Du reste, l’expression si galvaudée de « Printemps arabe » aurait dû susciter, dès le début, notre méfiance ; en effet, il s’agit du titre de l’ouvrage d’un écrivain français sulfureux, Jacques Benoist-Méchin, condamné à mort à la libération pour collaboration avec les nazis. En 1959, au terme d’une virée à travers le monde arabe, ce sinistre personnage crut percevoir les prémices d’un réveil qu’il se plut à qualifier de « Printemps arabe ». La ribambelle de dictateurs et de régimes corrompus que le monde arabe s’est coltinée depuis la parution de ce livre en dit long sur la qualité des prédictions du nazillon-machin.

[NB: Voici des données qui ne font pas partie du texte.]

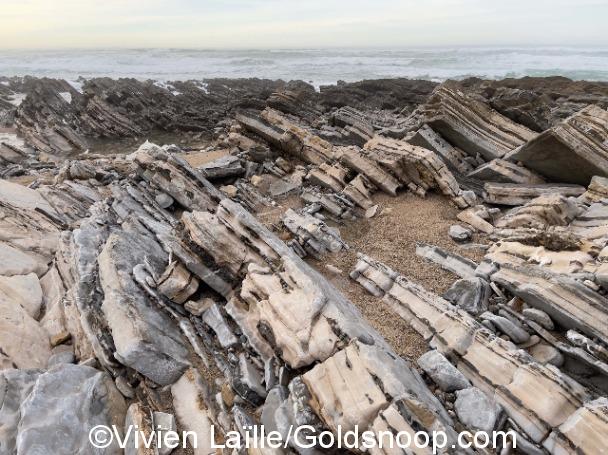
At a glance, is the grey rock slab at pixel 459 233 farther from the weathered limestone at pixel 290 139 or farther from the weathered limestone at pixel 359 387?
the weathered limestone at pixel 290 139

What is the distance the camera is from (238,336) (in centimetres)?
670

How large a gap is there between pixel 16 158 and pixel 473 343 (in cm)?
2727

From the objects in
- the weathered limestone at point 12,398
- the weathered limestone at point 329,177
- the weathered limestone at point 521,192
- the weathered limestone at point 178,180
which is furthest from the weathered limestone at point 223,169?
the weathered limestone at point 12,398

Et s’il nous restait, comme lot de consolation, le « Printemps Tunisien » ? Le président Hollande n’est-il pas venu, à Tunis même, déclamer une ode à notre Printemps ? Même s’il faut se féliciter du fait que nos chefs militaires préfèrent les départs à la retraite aux putschs et que le parti islamiste au pouvoir est une version édulcorée des «Frères musulmans» en Egypte, on aurait tort de croire à une « exception tunisienne » ; à la moindre ânerie additionnelle, nos gouvernants se rendront compte, nolens volens, que les mêmes causes produisent les mêmes effets. Sans vouloir remuer le couteau dans la plaie, rappelons tout de même que la désaffection des investisseurs et des touristes pour notre pays, le grand Barnum à l’ANC et les montagnes de détritus à chaque coin de rue doivent nous inciter à la plus grande modestie quant aux réalisations du « Printemps tunisien ». D’ailleurs l’origine de cette expression est assez suspecte puisque nous la devons à un plumitif au service de Ben Ali, un certain Salvatore Lombardo. Il y a quelques années dans livre intitulé « Un Printemps tunisien », il nous livrait son admiration sans bornes pour notre général-président et pour le miracle économique qu’il a accompli. Quand on se penche sur le berceau des expressions de Printemps arabe ou tunisien, on y découvre une curieuse ascendance qui nous donne une forte envie de nous pincer le nez…
L’enterrement avec les honneurs militaires du Printemps arabe ne doit pas nous faire oublier les veuves éplorées et les orphelins qu’il laisse derrière lui; ces derniers commençaient, pourtant, à peine à savourer les délices de la transition démocratique : promotions inespérées, maisons de fonction, voyages et frais de missions…Bref, un rêve que Sissi, qui n’a rien à voir avec la gentille impératrice, a brisé avant même qu’ils n’aient le temps de glaner toutes les fleurs d’un printemps si juteux.